SANAA/ADEN (Reuters) - U.S. drone attacks killed at least 25 al Qaeda-linked fighters including one of their leaders while a Yemeni air force raid killed 20 more in the south, sources said on Saturday, in the biggest airstrikes since Yemen's new president took office.
Militants have expanded their operations in southern Yemen during months of turmoil which paralysed the country and eventually unseated former President Ali Abdullah Saleh, who was replaced in a February vote by Abd-Rabbu Mansour Hadi.
Local residents in Jaar, a southern town seized by militants in March last year, said Yemen's air force had killed 20 al Qaeda-linked fighters at a military base they had snatched from the government last week.
However, a spokesman for Ansar al-Sharia (Partisans of Islamic Law) denied its fighters were killed in the raid, which also destroyed weapons and military equipment.
"There was nobody killed in the air strike," he told Reuters by phone.
In a separate incident, a government source said the number of militants killed in an air strike launched late on Friday in Bayda, about 267 km (166 miles) southeast of the capital Sanaa, had risen to 25. A local al Qaeda leader, Hadaar al-Homaiqani, was among the Islamist fighters killed, he said.
Tribal sources said the Bayda attacks were carried out by U.S. drone airplanes, but this was not possible to independently confirm.

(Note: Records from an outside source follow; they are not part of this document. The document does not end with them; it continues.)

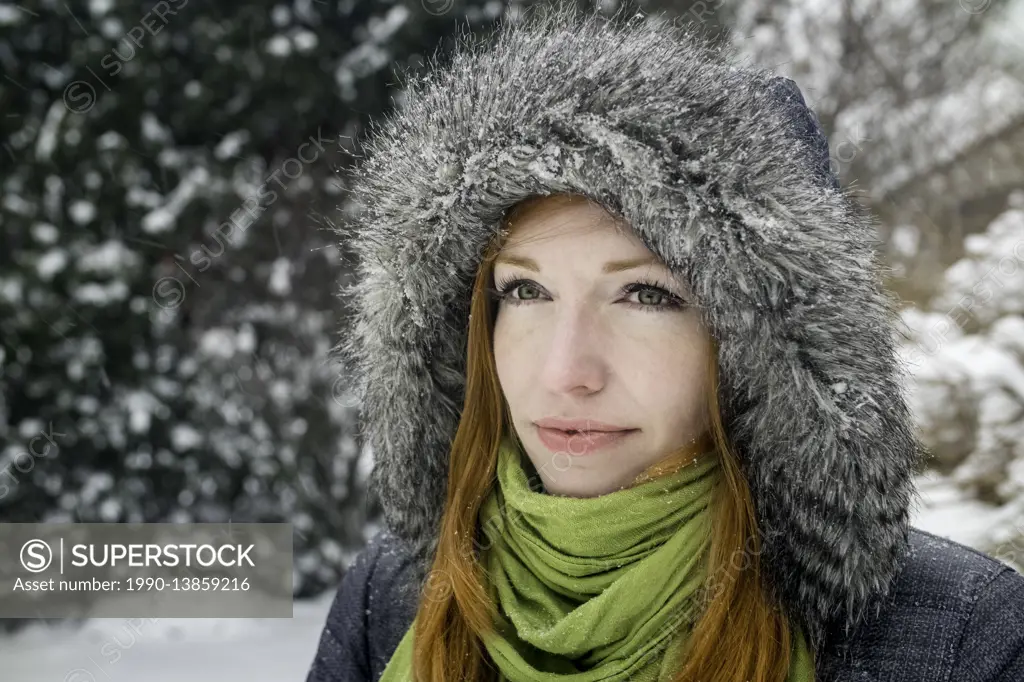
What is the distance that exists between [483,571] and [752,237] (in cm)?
72

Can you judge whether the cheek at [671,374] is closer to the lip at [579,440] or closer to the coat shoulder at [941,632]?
the lip at [579,440]

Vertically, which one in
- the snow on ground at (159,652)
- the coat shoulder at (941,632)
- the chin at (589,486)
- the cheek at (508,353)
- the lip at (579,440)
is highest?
the cheek at (508,353)

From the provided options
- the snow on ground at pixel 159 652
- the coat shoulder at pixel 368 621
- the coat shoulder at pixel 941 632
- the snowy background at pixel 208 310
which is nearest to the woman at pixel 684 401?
the coat shoulder at pixel 941 632

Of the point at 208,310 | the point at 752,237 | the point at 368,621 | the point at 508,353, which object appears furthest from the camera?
the point at 208,310

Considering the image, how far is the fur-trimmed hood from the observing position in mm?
1278

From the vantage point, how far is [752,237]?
1.27 metres

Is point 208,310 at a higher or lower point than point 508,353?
higher

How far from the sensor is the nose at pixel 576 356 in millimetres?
1294

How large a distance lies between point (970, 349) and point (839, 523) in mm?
3433

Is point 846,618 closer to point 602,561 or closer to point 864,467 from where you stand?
point 864,467

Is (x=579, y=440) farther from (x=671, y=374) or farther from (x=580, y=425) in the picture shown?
(x=671, y=374)

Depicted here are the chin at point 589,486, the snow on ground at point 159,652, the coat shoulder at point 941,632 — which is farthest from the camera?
the snow on ground at point 159,652

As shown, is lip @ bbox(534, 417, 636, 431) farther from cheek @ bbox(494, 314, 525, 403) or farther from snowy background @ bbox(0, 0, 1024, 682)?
snowy background @ bbox(0, 0, 1024, 682)

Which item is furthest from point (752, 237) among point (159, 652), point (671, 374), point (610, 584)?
point (159, 652)
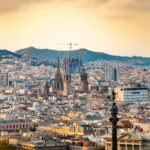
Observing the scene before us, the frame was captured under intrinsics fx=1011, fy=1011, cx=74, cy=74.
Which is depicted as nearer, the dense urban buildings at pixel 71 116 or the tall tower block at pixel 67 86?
the dense urban buildings at pixel 71 116

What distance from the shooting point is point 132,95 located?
124m

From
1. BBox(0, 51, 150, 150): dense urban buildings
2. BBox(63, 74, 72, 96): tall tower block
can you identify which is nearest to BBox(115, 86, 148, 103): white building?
BBox(0, 51, 150, 150): dense urban buildings

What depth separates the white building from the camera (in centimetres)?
12144

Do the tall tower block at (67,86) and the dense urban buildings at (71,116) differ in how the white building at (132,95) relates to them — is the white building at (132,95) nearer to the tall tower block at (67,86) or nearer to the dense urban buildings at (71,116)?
the dense urban buildings at (71,116)

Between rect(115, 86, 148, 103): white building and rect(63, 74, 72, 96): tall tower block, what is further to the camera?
rect(63, 74, 72, 96): tall tower block

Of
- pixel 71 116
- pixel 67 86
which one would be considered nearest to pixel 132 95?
pixel 67 86

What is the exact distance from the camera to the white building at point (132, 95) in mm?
121438

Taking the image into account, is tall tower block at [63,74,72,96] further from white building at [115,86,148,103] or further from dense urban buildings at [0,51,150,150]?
white building at [115,86,148,103]

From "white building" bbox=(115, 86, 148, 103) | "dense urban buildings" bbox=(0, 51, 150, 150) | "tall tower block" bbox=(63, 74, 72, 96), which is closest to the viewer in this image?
"dense urban buildings" bbox=(0, 51, 150, 150)

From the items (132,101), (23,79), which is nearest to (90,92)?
(132,101)

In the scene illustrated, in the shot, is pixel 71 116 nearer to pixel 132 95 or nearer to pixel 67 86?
pixel 132 95

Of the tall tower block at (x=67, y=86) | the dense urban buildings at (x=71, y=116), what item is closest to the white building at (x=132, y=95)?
the dense urban buildings at (x=71, y=116)

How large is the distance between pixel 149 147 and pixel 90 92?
8318 cm

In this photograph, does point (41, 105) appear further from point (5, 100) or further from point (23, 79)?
point (23, 79)
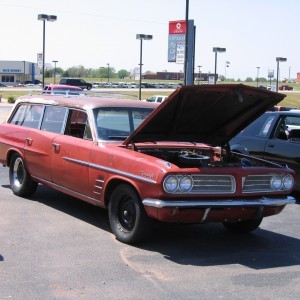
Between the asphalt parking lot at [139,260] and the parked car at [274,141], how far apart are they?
1.45m

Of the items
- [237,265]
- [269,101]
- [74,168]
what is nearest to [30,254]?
[74,168]

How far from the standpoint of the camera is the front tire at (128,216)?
5.59 m

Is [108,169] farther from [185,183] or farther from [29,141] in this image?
[29,141]

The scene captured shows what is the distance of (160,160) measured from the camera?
5500mm

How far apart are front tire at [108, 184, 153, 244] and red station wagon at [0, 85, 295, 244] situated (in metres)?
0.01

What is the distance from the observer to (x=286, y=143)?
28.5 ft

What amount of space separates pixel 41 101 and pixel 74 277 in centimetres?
388

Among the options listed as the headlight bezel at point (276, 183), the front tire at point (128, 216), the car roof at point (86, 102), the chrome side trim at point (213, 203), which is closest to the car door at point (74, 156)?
the car roof at point (86, 102)

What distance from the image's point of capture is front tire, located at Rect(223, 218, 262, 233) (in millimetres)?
6426

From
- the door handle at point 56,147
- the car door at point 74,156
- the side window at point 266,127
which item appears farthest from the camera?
the side window at point 266,127

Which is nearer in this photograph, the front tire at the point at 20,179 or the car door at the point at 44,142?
the car door at the point at 44,142

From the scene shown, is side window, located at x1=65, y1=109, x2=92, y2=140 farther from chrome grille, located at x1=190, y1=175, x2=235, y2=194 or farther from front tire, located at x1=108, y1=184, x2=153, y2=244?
chrome grille, located at x1=190, y1=175, x2=235, y2=194

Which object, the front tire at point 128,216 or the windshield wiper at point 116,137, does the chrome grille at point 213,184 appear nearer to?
the front tire at point 128,216

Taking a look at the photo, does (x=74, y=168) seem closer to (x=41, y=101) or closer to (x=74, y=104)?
(x=74, y=104)
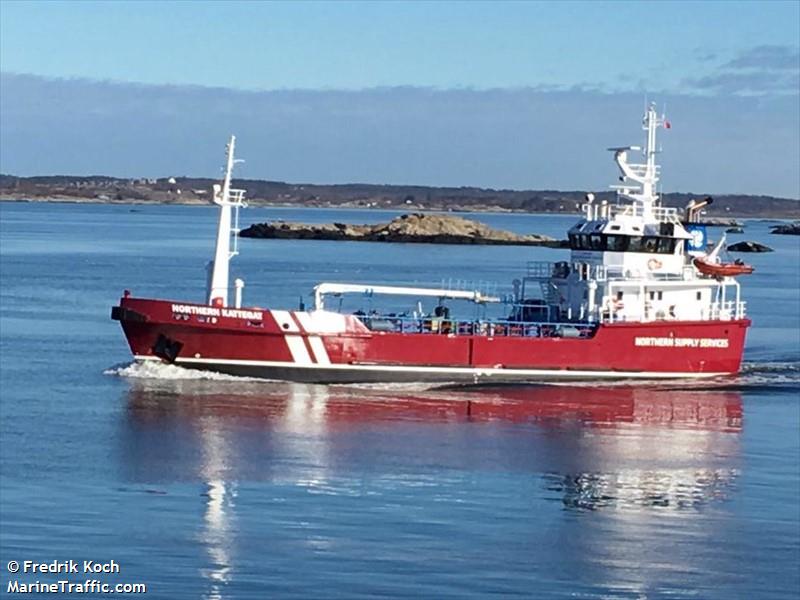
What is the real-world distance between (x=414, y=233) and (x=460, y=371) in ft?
312

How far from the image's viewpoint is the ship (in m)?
31.3

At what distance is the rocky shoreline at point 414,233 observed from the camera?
414ft

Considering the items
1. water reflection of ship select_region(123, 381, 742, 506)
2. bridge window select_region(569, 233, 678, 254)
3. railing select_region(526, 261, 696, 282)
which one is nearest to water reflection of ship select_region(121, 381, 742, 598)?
water reflection of ship select_region(123, 381, 742, 506)

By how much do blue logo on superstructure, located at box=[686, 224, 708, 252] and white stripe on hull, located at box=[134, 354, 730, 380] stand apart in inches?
111

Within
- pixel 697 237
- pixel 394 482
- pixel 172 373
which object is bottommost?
pixel 394 482

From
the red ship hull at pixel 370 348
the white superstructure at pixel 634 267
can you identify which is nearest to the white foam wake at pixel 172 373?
the red ship hull at pixel 370 348

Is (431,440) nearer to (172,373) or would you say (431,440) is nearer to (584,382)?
(172,373)

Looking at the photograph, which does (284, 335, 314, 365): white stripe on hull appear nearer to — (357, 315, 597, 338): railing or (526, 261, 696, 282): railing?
(357, 315, 597, 338): railing

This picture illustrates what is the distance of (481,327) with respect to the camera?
33.2 m

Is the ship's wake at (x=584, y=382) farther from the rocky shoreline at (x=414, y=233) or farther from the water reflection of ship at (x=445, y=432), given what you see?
the rocky shoreline at (x=414, y=233)

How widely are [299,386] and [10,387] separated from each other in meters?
5.70

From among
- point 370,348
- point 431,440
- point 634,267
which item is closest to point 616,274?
point 634,267

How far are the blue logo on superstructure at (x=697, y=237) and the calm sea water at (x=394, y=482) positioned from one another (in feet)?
10.1

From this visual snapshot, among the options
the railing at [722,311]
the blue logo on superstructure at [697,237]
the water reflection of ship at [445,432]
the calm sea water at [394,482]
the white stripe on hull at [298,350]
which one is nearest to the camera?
the calm sea water at [394,482]
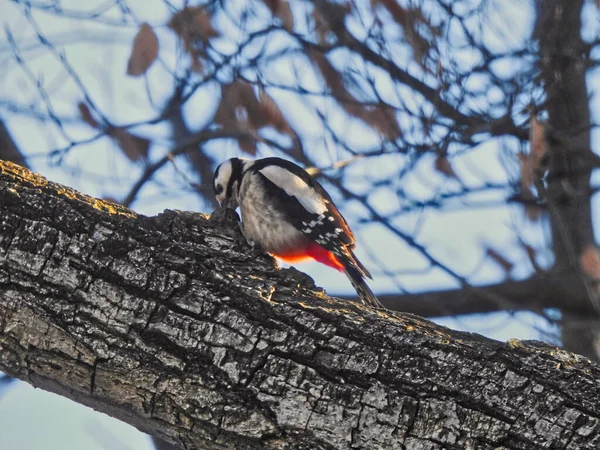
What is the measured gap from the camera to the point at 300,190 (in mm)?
4133

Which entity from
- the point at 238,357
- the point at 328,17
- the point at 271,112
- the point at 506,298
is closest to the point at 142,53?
the point at 271,112

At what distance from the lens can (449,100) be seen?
14.5ft

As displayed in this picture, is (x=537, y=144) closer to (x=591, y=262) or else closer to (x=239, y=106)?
(x=591, y=262)

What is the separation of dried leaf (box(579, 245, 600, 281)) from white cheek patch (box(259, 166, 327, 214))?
1361 millimetres

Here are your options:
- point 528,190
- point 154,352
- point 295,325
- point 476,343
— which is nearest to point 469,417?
point 476,343

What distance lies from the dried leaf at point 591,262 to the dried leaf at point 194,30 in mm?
2457

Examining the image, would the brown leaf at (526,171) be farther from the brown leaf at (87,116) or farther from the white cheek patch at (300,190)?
the brown leaf at (87,116)

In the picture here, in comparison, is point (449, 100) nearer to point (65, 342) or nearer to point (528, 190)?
point (528, 190)

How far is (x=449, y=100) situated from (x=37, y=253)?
113 inches

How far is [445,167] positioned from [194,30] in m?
1.68

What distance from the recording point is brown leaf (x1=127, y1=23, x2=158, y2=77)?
15.1ft

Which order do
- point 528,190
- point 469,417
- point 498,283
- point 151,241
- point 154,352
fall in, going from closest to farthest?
point 469,417 < point 154,352 < point 151,241 < point 528,190 < point 498,283

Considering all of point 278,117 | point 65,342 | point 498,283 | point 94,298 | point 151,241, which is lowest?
point 65,342

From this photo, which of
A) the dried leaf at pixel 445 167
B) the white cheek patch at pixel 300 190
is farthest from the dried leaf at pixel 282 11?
the dried leaf at pixel 445 167
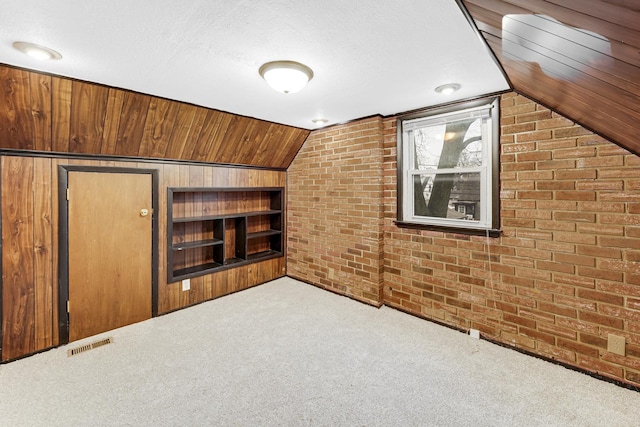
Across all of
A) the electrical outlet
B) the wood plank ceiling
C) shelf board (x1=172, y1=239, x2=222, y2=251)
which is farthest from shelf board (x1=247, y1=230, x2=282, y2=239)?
the electrical outlet

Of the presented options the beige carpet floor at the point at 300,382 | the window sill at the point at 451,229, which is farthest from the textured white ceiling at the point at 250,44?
the beige carpet floor at the point at 300,382

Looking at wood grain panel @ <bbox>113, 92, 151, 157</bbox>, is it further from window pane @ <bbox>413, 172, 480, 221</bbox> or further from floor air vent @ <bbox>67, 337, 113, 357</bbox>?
window pane @ <bbox>413, 172, 480, 221</bbox>

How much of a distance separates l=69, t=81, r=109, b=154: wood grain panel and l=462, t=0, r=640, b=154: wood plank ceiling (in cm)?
256

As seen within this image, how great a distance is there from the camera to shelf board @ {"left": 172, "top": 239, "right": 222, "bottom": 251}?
3127mm

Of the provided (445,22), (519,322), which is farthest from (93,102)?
(519,322)

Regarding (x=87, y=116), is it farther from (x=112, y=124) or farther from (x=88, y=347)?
(x=88, y=347)

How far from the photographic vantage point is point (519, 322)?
91.2 inches

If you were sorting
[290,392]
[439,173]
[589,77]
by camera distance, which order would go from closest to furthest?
[589,77] → [290,392] → [439,173]

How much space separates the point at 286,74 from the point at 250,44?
0.30 metres

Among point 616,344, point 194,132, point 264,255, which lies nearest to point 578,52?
point 616,344

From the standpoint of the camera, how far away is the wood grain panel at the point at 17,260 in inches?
86.3

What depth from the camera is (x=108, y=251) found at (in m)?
2.66

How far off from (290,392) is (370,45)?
87.9 inches

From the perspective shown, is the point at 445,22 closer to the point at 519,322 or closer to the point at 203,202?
the point at 519,322
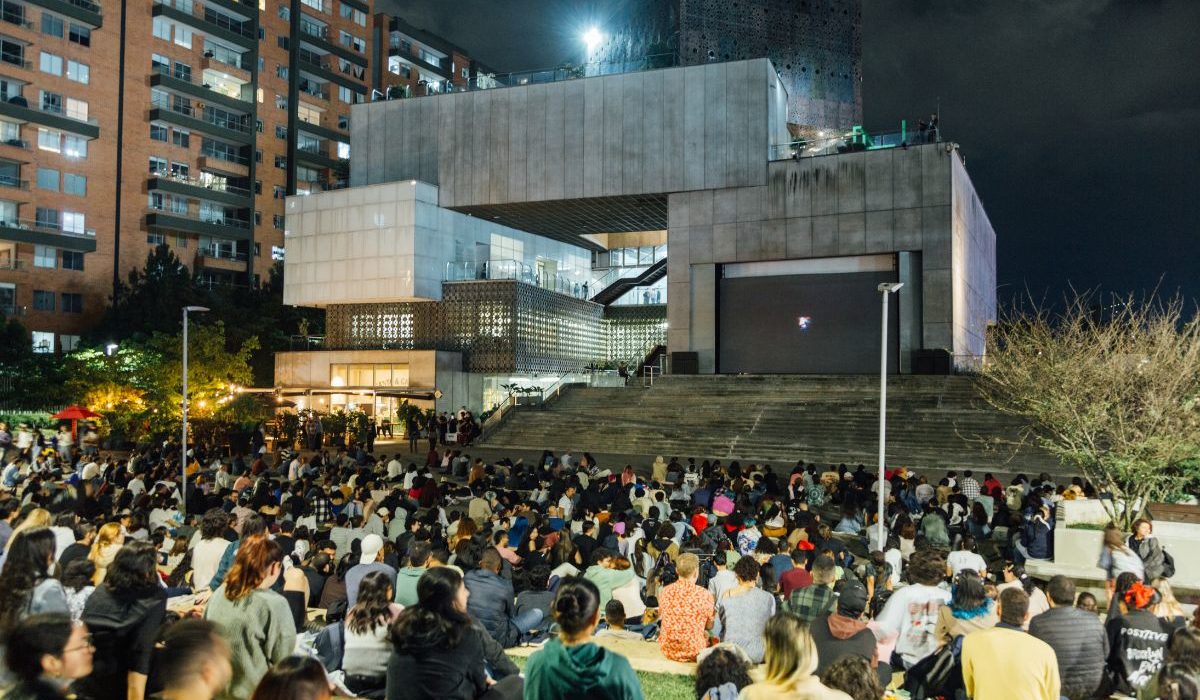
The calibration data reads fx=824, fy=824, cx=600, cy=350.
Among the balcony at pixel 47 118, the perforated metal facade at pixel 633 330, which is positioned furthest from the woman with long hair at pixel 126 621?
the balcony at pixel 47 118

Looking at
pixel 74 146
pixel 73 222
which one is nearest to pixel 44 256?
pixel 73 222

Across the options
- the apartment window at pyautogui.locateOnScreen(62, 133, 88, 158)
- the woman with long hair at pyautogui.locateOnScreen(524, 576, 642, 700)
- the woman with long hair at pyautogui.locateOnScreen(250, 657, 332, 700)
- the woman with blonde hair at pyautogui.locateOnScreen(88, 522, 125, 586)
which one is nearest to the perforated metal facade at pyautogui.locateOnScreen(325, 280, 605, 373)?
the apartment window at pyautogui.locateOnScreen(62, 133, 88, 158)

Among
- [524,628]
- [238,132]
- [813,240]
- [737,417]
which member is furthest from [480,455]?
[238,132]

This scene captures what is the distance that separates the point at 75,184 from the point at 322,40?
77.9 feet

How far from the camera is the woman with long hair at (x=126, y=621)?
186 inches

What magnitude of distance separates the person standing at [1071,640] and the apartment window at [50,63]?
59.3 meters

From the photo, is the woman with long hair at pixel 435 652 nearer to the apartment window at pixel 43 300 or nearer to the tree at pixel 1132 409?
the tree at pixel 1132 409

The United States, working with the Yemeni authorities, has repeatedly used its drones to attack militants.
"The bodies were recovered on Saturday morning after the cessation of the attacks carried out by U.S. drone airplanes, and the search for the remaining victims is still under way," one of the sources told Reuters on Saturday morning.
Residents earlier said fighter planes had raided the western outskirts of Bayda town where the Ansar al-Sharia militants, who have been fighting Yemen's security forces since mid-2011, had been based.
"Flames and smoke could be seen rising from the area," one resident told Reuters by telephone.
Ansar al-Sharia is inspired by al Qaeda but the precise nature of its ties to the global network are unclear, although the Yemeni government says they are one and the same.
The United States and Saudi Arabia, Yemen's neighbour and the world's No. 1 oil exporter, have been deeply worried about the expansion of al Qaeda in Yemen, where the group controls swathes of land near oil shipping routes through the Red Sea.
In late January, at least 12 al Qaeda militants, including four local leaders, were killed in a drone strike in southern Yemen, which a tribal chief said was a U.S. attack.
CIA Director David Petraeus last year described militants from al Qaeda in the Arabian Peninsula as "the most dangerous regional node in the global jihad".
A local security official said two al Qaeda militants were killed late on Friday as they tried to set off a bomb at a security checkpoint at an entry point to the town of Mudiyah in the southern province of Abyan.
The violence in the south highlights one of the many challenges Hadi faces as he tries to stabilise Yemen after a year of political upheaval that ousted Saleh after three decades in power. On Monday, he vowed to pursue militants linked to al-Qaeda to their last hiding place.
Germany's Foreign Affairs Minister Guido Westerwelle arrived in Sanaa on Saturday for a brief visit to meet the president and discuss bilateral relations, and the country's economic and political future, Yemen's state news agency Saba reported.
"Germany is a historic friend for Yemen and will not let Yemen face the same fate as Somalia or Afghanistan, and we will work with the international community in all its forms for the safety, security and stability of Yemen," Westerwelle was quoted as saying on Saba's website. (www.sabanews.net)
The United Nations refugee agency UNHCR warned on Friday Yemen is facing a new wave of internal displacement as tens of thousands of civilians flee tribal clashes in the north and fighting between the government and militants in the south.
It said in the past two weeks alone, 1,800 people have been displaced by the latest escalation in fighting between government troops and militants in the Abyan governorate.
UNHCR said it wants $60 million (38 million pounds) in 2012 for some 216,000 refugees and almost half a million displaced people in Yemen.